I know it is confusing, even the names of the brands, nature diet and natures menu, two different brands with different info. I feel that you need to have a good rough idea but then adjust it to your dog by keeping an eye on their weight and whether they are leaving any/still hungry and by feeling their ribcage. So far I feel I have it right for Riley who is same age as Tilly but even dogs of the same age can be so different like children. As long as the diet is balanced in my opinion 300-400g twice a day would be what I am aiming for. Like anything the more you ask the more people give you differing opinions and the more confusing it all gets!!! Xx


----------



## Jeanie (Jan 23, 2012)

Thanks for all yer posts. Ye have been very helpful. 
Well everything came to a stand still yesterday as she stayed in my boyfriends parents house last night. 
His dad forgot to feed her the natures menu and fed her their own dogs food instead😳😳



Jeanie 😉
http://pdgm.pitapata.com/xfpV.png?Q1pT6eHd


----------



## xxxxxxxxhantsmummy (Mar 12, 2012)

Did they reply to your email yet? They are normally quite good! X


----------



## Jeanie (Jan 23, 2012)

Purplemummy said:


> Did they reply to your email yet? They are normally quite good! X


Hi,
No haven't heard a thing, and now I'm really starting to,worry as Tilly turned her nose up at her food all day yesterday but of course was looking for whatever we were eating. 😒


Jeanie x


----------



## ali-s.j. (Jun 6, 2011)

Jeanie, why don't you give them a call? It is much easier than going back and forth on email. 
Is Tilly herself otherwise? She may just be looking for what she was fed at your boyfriend's parents' house, but keep an eye on her.


----------



## Jeanie (Jan 23, 2012)

Well I just go off the phone from them. 

As a growing pup I should be feeding Tilly 600g😳 that's twice what she was eating. 😡😡
I told him about not eating since yesterday so he suggested to go over to the nuggets for a few days. 
Suggested 40nuggets a day. That it's easier for her to eat. 

Just sent boyfriend to the pets shop. 

I hand feed her the food this morning but she only had 2little bites. Let's hope she'll eat the nuggets for her lunch. 

Thanks for all yer helpful posts 
Jean x 


Jeanie x


----------



## ali-s.j. (Jun 6, 2011)

Glad you're sorted 
Let us know how she gets on.


----------

**WHAT IS BEING ASKED**
Extract the dog-feeding thread word for word, starting with "Jeanie, why don't" and going on through "phone from them.". Rely only on the dog-feeding thread above.

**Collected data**
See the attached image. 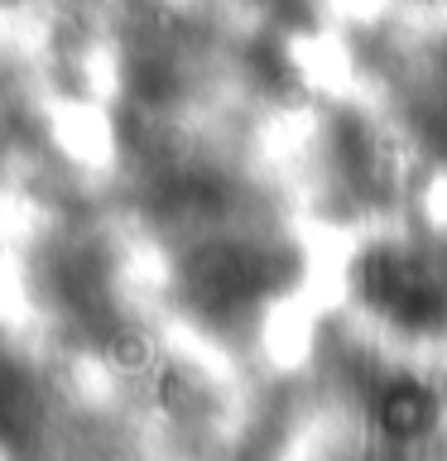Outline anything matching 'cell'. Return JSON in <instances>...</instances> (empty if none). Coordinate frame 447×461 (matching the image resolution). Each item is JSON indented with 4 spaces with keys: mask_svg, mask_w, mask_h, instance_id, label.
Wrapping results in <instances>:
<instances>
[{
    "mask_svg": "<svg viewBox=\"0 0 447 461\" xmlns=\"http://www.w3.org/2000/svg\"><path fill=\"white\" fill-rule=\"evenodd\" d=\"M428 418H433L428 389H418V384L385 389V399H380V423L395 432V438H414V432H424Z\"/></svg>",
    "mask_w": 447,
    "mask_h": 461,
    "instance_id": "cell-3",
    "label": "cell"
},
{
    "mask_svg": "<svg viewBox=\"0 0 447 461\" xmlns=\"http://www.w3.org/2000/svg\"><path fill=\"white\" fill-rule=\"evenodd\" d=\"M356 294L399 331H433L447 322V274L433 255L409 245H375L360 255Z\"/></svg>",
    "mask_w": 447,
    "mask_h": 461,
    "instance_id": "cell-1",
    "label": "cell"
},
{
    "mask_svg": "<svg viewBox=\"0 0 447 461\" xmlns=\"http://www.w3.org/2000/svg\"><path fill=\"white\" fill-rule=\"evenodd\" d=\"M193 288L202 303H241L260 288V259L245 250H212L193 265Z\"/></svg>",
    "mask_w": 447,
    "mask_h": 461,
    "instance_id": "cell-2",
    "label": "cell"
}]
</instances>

* * *

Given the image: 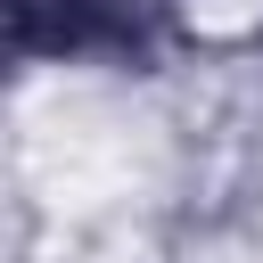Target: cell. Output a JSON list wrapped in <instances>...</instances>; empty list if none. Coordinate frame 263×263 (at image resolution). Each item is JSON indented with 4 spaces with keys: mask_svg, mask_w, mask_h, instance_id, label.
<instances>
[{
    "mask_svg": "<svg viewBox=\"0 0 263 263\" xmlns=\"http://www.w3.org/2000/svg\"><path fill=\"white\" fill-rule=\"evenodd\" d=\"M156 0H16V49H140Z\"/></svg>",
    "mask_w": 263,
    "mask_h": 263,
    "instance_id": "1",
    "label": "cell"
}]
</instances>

==

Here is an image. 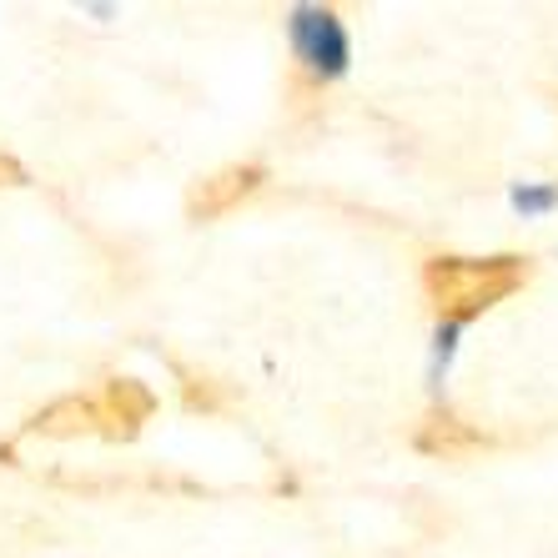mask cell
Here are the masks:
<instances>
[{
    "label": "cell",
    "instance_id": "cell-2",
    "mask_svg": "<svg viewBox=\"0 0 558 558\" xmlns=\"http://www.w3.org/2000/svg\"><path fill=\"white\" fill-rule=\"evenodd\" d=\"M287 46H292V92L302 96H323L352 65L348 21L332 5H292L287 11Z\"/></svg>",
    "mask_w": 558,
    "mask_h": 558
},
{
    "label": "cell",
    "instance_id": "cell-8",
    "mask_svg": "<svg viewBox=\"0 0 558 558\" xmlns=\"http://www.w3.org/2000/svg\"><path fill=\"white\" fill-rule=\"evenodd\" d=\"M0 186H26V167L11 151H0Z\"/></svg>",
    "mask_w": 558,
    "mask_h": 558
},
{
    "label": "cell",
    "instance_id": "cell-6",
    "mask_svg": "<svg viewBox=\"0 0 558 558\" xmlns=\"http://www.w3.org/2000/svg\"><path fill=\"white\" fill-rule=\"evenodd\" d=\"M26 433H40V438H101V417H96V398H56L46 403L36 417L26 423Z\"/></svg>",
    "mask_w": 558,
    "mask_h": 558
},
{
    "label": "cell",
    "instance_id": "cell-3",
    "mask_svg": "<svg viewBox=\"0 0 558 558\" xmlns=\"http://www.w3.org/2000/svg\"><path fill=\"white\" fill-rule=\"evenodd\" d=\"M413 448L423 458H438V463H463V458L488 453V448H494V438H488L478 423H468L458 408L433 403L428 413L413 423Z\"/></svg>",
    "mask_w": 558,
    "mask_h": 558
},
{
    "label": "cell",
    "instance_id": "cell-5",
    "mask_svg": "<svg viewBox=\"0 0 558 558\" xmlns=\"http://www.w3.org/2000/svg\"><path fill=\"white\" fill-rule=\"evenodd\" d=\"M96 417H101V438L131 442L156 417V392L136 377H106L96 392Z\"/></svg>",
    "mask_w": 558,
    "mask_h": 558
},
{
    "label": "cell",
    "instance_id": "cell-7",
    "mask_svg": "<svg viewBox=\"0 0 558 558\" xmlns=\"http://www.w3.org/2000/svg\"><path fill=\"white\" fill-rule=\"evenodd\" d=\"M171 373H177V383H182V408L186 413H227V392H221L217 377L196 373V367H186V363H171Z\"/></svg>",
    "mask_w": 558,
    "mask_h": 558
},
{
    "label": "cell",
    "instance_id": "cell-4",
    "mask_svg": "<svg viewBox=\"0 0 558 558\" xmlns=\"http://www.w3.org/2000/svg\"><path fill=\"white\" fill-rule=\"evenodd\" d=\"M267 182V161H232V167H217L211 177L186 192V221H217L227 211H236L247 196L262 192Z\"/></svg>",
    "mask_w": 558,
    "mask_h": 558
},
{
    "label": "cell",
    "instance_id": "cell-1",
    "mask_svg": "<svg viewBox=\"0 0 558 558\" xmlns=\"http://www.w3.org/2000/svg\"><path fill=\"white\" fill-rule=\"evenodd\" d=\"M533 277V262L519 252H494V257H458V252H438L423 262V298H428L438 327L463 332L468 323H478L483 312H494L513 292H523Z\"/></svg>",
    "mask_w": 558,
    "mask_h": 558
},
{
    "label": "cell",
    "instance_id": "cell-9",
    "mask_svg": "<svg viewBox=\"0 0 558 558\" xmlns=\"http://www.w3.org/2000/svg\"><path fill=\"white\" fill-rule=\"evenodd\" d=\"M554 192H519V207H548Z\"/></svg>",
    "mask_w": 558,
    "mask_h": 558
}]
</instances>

**PROBLEM SOLUTION**
Jeanie, why don't you give them a call? It is much easier than going back and forth on email. 
Is Tilly herself otherwise? She may just be looking for what she was fed at your boyfriend's parents' house, but keep an eye on her.


----------



## Jeanie (Jan 23, 2012)

Well I just go off the phone from them.